My first job after hs was repairing tubs off production line and QC. These are fiberglass tubs that I'm speaking of. But you start with a mold, put a ton of wax on it. Spray it with gel coat, spray it with fiberglass and resin, then let it dry. Pop it off the mold send it to repair. Acrylic tubs are made by taking a sheet of acrylic, I think they heat it then there is a "vacuum" that sucks it onto the mold. Then spray the back side with fiberglass and resin for strength. 

But to do repairs they would send us jugs of the gel coat (very important that it came out of the same batch). You would thin and clean with acetone. Use catalyst and if needed cobalt to make it dry. 
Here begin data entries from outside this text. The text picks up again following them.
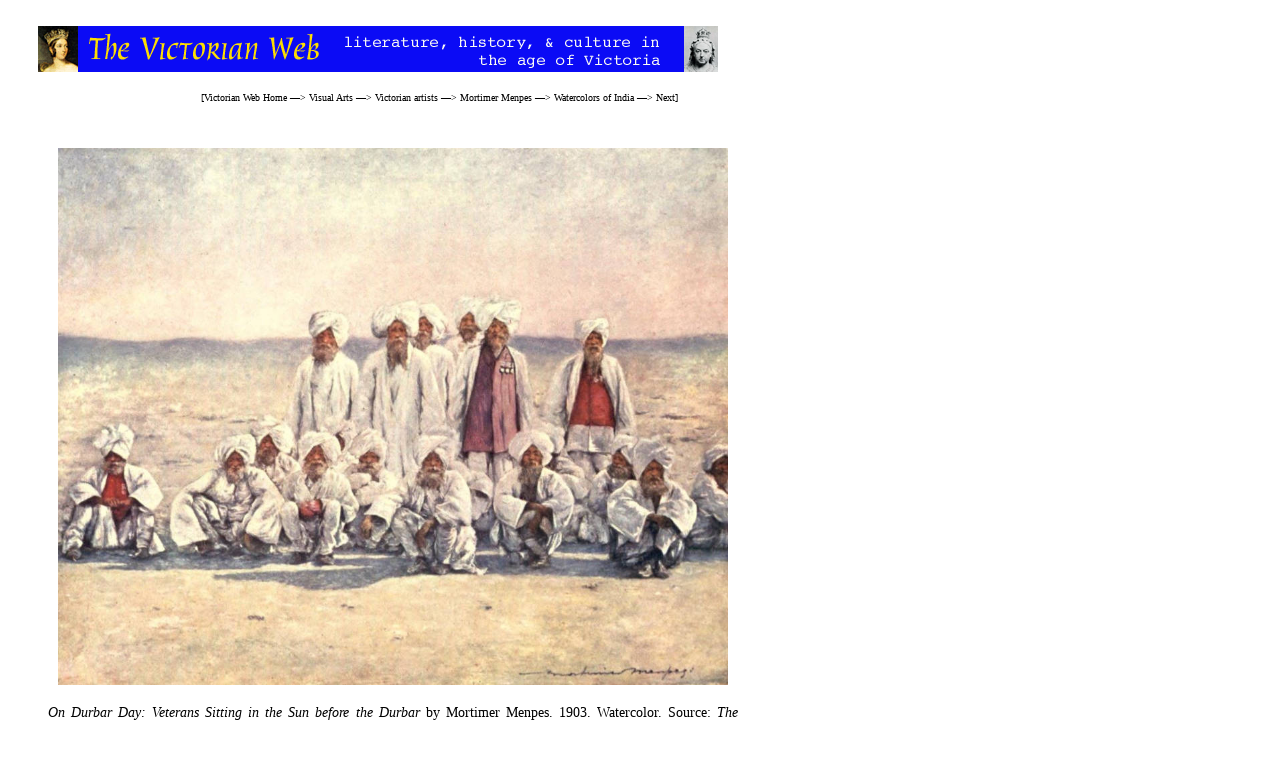

--- FILE ---
content_type: text/html
request_url: https://www.victorianweb.org/painting/menpes/india/12.html
body_size: 1197
content:
<!DOCTYPE HTML PUBLIC "-//W3C//DTD HTML 4.0 Transitional//EN">
<!-- footer icons correct    27 May 2017 --> 
<html>
<head>
<title>“On Durbar Day: Veterans Sitting in the Sun before the Durbar”   by Mortimer Menpes, R. I. from “The Durbar”</title>
<meta http-equiv="Content-Type" content="text/html; charset=UTF-8" />
<link href="../../../style1.css" rel="stylesheet" type="text/css" />
</head> 
<body>
<div id="whole-page">
<div id="head">
<br/>
<img src="../../../icons2/vntop.gif"/>
<p class="bc">
[<a href ="../../../index.html">Victorian Web Home</a> &mdash;> 
<a href="../../../art/index.html">Visual Arts</a> &mdash;> 
<a href= "../../artists.html">Victorian artists</a> &mdash;> 
<a href = "../index.html">Mortimer Menpes</a>  &mdash;> 
<a href="index.html">Watercolors of India</a> &mdash;>
<a href="13.html">Next</a>]</p>
</div>

<div id="main">
<center>
<a href="12.jpg"><img src="12.jpg" alt="On Durbar Day: Veterans Sitting in the Sun before the Durbar" width="670" border="0"></a> </center>


<p class="one"> <span class="painting">On Durbar Day: Veterans Sitting in the Sun before the Durbar</span> by Mortimer Menpes. 1903. Watercolor.   Source: <span class ="book">The Durbar</span>, facing p. 22. Click on image to enlarge it.
</p>

<p class="lq">
[You may use this image without prior permission for any scholarly or educational purpose as long as you (1) credit the University of California and the <span class ="lqwebsite">Internet Archive</span> and (2) link your document to this URL in a web document or cite it in a print one. — <a href="../../../../cv/gplbio.html">George P. Landow</a>]</p>



<h3>Bibliography</h3>

<p class="bibl">Menpes, Mortimer. <span class="book">The Durbar. Text by Dorothy Menpes</span>. London: Adam & Charles Black, 1903.  <span class ="website">Internet Archive</span> version of a copy in the University of California at Los Angeles Library. Web.  27 May 2017. </p>

<hr>
<a href ="../../../index.html">
<div class="nav-tile">
<br/>
Victorian 
<br/>
Web
</div>
</a>

<a href ="../../../history/empire/india/index.html"><div class="nav-tile">
<br/>
British
<br/>
India
</div>
</a> 

<a href= "../../artists.html">
<div class="nav-tile">
<br/>
Artists
</div>
</a>      



<a href= "../index.html">
<div class="nav-tile">
<br/>
Mortimer
<br/>
Menpes
</div>
</a>  

<a href ="index.html">
<div class="nav-tile">
<br/>
Water- 
 <br/> colors 

</div>
</a> 

<a href ="13.html">
<div class="nav-tile">
<br/>
Next
</div>
</a> 
 <p class="date">Last modified  27 May 2017</p>
 
</div>
	</div>
	<script>
  (function(i,s,o,g,r,a,m){i['GoogleAnalyticsObject']=r;i[r]=i[r]||function(){
  (i[r].q=i[r].q||[]).push(arguments)},i[r].l=1*new Date();a=s.createElement(o),
  m=s.getElementsByTagName(o)[0];a.async=1;a.src=g;m.parentNode.insertBefore(a,m)
  })(window,document,'script','//www.google-analytics.com/analytics.js','ga');
  ga('create', 'UA-64852499-1', 'auto');
  ga('send', 'pageview');
</script>
</body>
</html>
But they would just tint the gel coat like you do paint, I don't know the actual tint chemical used because I didn't work in mixing. But there the cliff notes version for you.


----------



## WAGGZ (Apr 2, 2009)

The factory is 1.5 miles form home. Still have contacts there so if i need the stuff I got the hook up.


----------



## Wallnut (May 4, 2010)

I've done this once and couldn't find my car after. enjoy!


----------



## jm1841 (Apr 7, 2009)

Seth22 said:


> Does anyone have experience with using the XIM Spray can? How would you compare it to the 2-part.
> 
> I see Primer Guy says the spray is glossier and the 2-part is durable (more durable?). I was looking for anyone else's reviews or thoughts, or maybe comments from Primer Guy.
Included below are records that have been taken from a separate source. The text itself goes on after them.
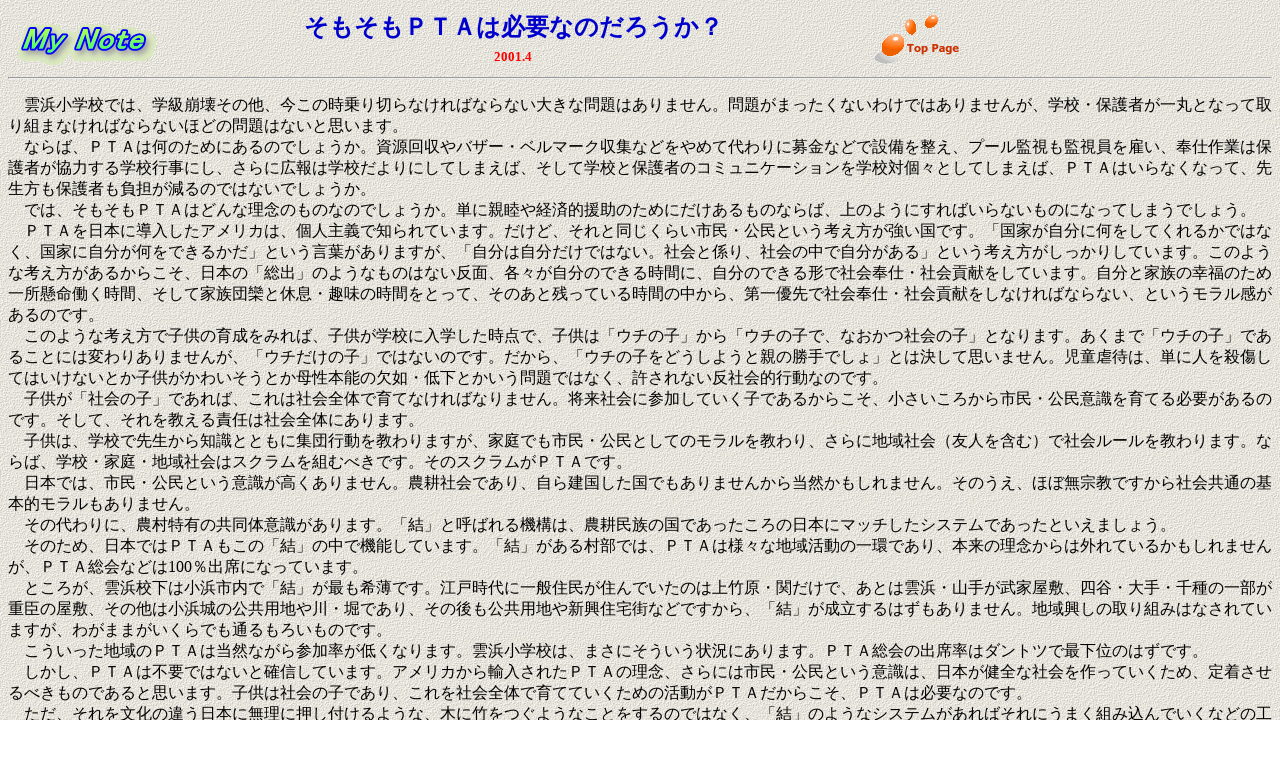

--- FILE ---
content_type: text/html
request_url: https://pejp.net/my_note/why_need_pta.htm
body_size: 4206
content:
<!DOCTYPE HTML PUBLIC "-//W3C//DTD HTML 4.01 Transitional//EN">
<HTML>
<HEAD>
<META http-equiv="Content-Type" content="text/html; charset=Shift_JIS">
<META name="GENERATOR" content="IBM WebSphere Studio Homepage Builder Version 6.5.0.0 for Windows">
<META http-equiv="Content-Style-Type" content="text/css">
<TITLE></TITLE>
</HEAD>
<BODY background="../back.GIF">
<TABLE>
  <TBODY>
    <TR>
      <TD width="244" rowspan="2"><IMG src="my_note.gif" width="146" height="55" border="0" alt="My Note"></TD>
      <TD width="508" align="center"><B><FONT size="+2" color="#0000cc">そもそもＰＴＡは必要なのだろうか？</FONT></B></TD>
      <TD rowspan="2" align="right" width="190"><A href="my_note.htm"><IMG src="../to_top.gif" width="87" height="52" border="0"></A></TD>
    </TR>
    <TR>
      <TD align="center"><FONT color="#ff0000"><B><FONT size="-1">2001.4</FONT></B></FONT></TD>
    </TR>
  </TBODY>
</TABLE>
<HR>
<P>　雲浜小学校では、学級崩壊その他、今この時乗り切らなければならない大きな問題はありません。問題がまったくないわけではありませんが、学校・保護者が一丸となって取り組まなければならないほどの問題はないと思います。<BR>
　ならば、ＰＴＡは何のためにあるのでしょうか。資源回収やバザー・ベルマーク収集などをやめて代わりに募金などで設備を整え、プール監視も監視員を雇い、奉仕作業は保護者が協力する学校行事にし、さらに広報は学校だよりにしてしまえば、そして学校と保護者のコミュニケーションを学校対個々としてしまえば、ＰＴＡはいらなくなって、先生方も保護者も負担が減るのではないでしょうか。<BR>
　では、そもそもＰＴＡはどんな理念のものなのでしょうか。単に親睦や経済的援助のためにだけあるものならば、上のようにすればいらないものになってしまうでしょう。<BR>
　ＰＴＡを日本に導入したアメリカは、個人主義で知られています。だけど、それと同じくらい市民・公民という考え方が強い国です。「国家が自分に何をしてくれるかではなく、国家に自分が何をできるかだ」という言葉がありますが、「自分は自分だけではない。社会と係り、社会の中で自分がある」という考え方がしっかりしています。このような考え方があるからこそ、日本の「総出」のようなものはない反面、各々が自分のできる時間に、自分のできる形で社会奉仕・社会貢献をしています。自分と家族の幸福のため一所懸命働く時間、そして家族団欒と休息・趣味の時間をとって、そのあと残っている時間の中から、第一優先で社会奉仕・社会貢献をしなければならない、というモラル感があるのです。<BR>
　このような考え方で子供の育成をみれば、子供が学校に入学した時点で、子供は「ウチの子」から「ウチの子で、なおかつ社会の子」となります。あくまで「ウチの子」であることには変わりありませんが、「ウチだけの子」ではないのです。だから、「ウチの子をどうしようと親の勝手でしょ」とは決して思いません。児童虐待は、単に人を殺傷してはいけないとか子供がかわいそうとか母性本能の欠如・低下とかいう問題ではなく、許されない反社会的行動なのです。<BR>
　子供が「社会の子」であれば、これは社会全体で育てなければなりません。将来社会に参加していく子であるからこそ、小さいころから市民・公民意識を育てる必要があるのです。そして、それを教える責任は社会全体にあります。<BR>
　子供は、学校で先生から知識とともに集団行動を教わりますが、家庭でも市民・公民としてのモラルを教わり、さらに地域社会（友人を含む）で社会ルールを教わります。ならば、学校・家庭・地域社会はスクラムを組むべきです。そのスクラムがＰＴＡです。<BR>
　日本では、市民・公民という意識が高くありません。農耕社会であり、自ら建国した国でもありませんから当然かもしれません。そのうえ、ほぼ無宗教ですから社会共通の基本的モラルもありません。<BR>
　その代わりに、農村特有の共同体意識があります。「結」と呼ばれる機構は、農耕民族の国であったころの日本にマッチしたシステムであったといえましょう。<BR>
　そのため、日本ではＰＴＡもこの「結」の中で機能しています。「結」がある村部では、ＰＴＡは様々な地域活動の一環であり、本来の理念からは外れているかもしれませんが、ＰＴＡ総会などは100％出席になっています。<BR>
　ところが、雲浜校下は小浜市内で「結」が最も希薄です。江戸時代に一般住民が住んでいたのは上竹原・関だけで、あとは雲浜・山手が武家屋敷、四谷・大手・千種の一部が重臣の屋敷、その他は小浜城の公共用地や川・堀であり、その後も公共用地や新興住宅街などですから、「結」が成立するはずもありません。地域興しの取り組みはなされていますが、わがままがいくらでも通るもろいものです。<BR>
　こういった地域のＰＴＡは当然ながら参加率が低くなります。雲浜小学校は、まさにそういう状況にあります。ＰＴＡ総会の出席率はダントツで最下位のはずです。<BR>
　しかし、ＰＴＡは不要ではないと確信しています。アメリカから輸入されたＰＴＡの理念、さらには市民・公民という意識は、日本が健全な社会を作っていくため、定着させるべきものであると思います。子供は社会の子であり、これを社会全体で育てていくための活動がＰＴＡだからこそ、ＰＴＡは必要なのです。<BR>
　ただ、それを文化の違う日本に無理に押し付けるような、木に竹をつぐようなことをするのではなく、「結」のようなシステムがあればそれにうまく組み込んでいくなどの工夫をしながら、少しづつ根付かせていかねばなりません。<BR>
　それでは、そのために必要な活動は何でしょうか。私は、啓蒙と情報交流であると思います。<BR>
　啓蒙は、お高い所から理想論をぶつのではなく、各種行事への積極的参加を促すことを繰り返し、ハードルを下げた上で、みんなで考える（やさしいところから段階的に）ことが必要だと思います。<BR>
　ベルマーク収集を運動化して全員参加型のものに変えていく取り組みは、この象徴的な活動でもあります。ベルマーク収集をしんどくないものに改良するのは最終目標ではありません。べルマーク運動委員会では、失敗を恐れず、しかし理念をよく理解していただいて、運動のとっかかりを築いてもらいたいと思っています。今年で完成する必要はまったくありません。理念を胸に、動き出すことが大切なのです。<BR>
　また、資金研究委員会の資源回収・バザーといった活動は、物理的な環境整備のために必要なものであり、労働の代価によって身のまわりをよくしていくのだ（働かざる者食うべからず）という社会の基本ルールを大人が体現してみせるためにもこれは継続していくべきなのですが、単なる年中行事のお付き合い（「結」の最も消極的な考え方）ではなく、参加型運動となるよう、様々なアピールを考えていく必要があります。<BR>
　環境安全委員会のプール当番・奉仕作業も、参加を通して保護者の市民・公民意識を高めるチャンスです。特に奉仕作業は先生方・保護者・子供が全部参加する、数少ない行事であるとともに、日本型社会奉仕の典型的な作業です。積極参加を促す様々な工夫ができればと考えています。<BR>
　情報委員会の活動は、啓蒙・情報交流の中核にあたる、最も重要な活動だと思います。その中で広報は最も有効な情報伝達手段の1つでしょう。ここに様々な工夫をこらし、さらに情報交流のためにいろいろなアイデアを発案・試行してもらいたいと思っています。<BR>
　夏休み子供熟は、レクリエーションです。子供と地域の係わり合いが希薄になり、さらに毎日同じこと（ゲームなど）の繰り返してショック・感動を受けることが少なくなっている中で、ちょっとワイルドででっかい体験をプレゼントしたいと思っています。時期・日程・内容など何もこだわらず、楽しいものを企画していただけたらと思っています。<BR>
　今年は、委員会活動枠から外れた事業予算枠も確保しました。昨年の「おしゃべりティータイム」のようなアイデアが出たとき、それをすばやく身軽に実行するためのものです。<BR>
　今年１年で理想を実現しようなどとは到底思っていません。しかし、理想・理念はいつも心にとどめておかねばならないものです。各行事をその上にしっかり位置付けて実施していくならば、少しづつではあっても、理想とする方向へ動き出していくと信じています。毎年毎年、ＰＴＡ活動の歩みを見て、前進・後退を繰り返しながら、方向も多少ぶれながらでも、基本理念をしっかり持っていれば大丈夫です。<BR>
　このような考え方がしっかり引き継がれていくかはわかりません。しかし、それを信じて、今年まず動き出したいと考えています。<BR>
</P>
<HR>
<P>2001年に雲浜小学校のＰＴＡ会長になったとき、最初の常任委員会で配布した資料です。肩に力入りまくりですね。^^)<BR>
でも、あれからいろいろ経験も勉強もしたけれど、あまり考え方が変わってないんだなあと妙に感心しました。（2004.9.20）</P>
</BODY>
</HTML>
Primer Guy's comments were spot one with my experiences. Usually I sell the aerosol to someone trying to do touch up on a tub that had a nick or something taken out of it. (on a side note, I don't see how a lil paint can make a missing chunk of porcelain blend it, but that's another thread all together). The 2-part is great if you have a cup gun like an hvlp to run it through (clean up your gun fast after application though!), good luck with it if you have to brush it. XIM says brushing is okay, but I doubt you could ever get quality results.


----------



## johnpaint (Sep 20, 2008)

timhag said:


> Had one dude caulking a window from inside a bath tub


Midget bath tub?


----------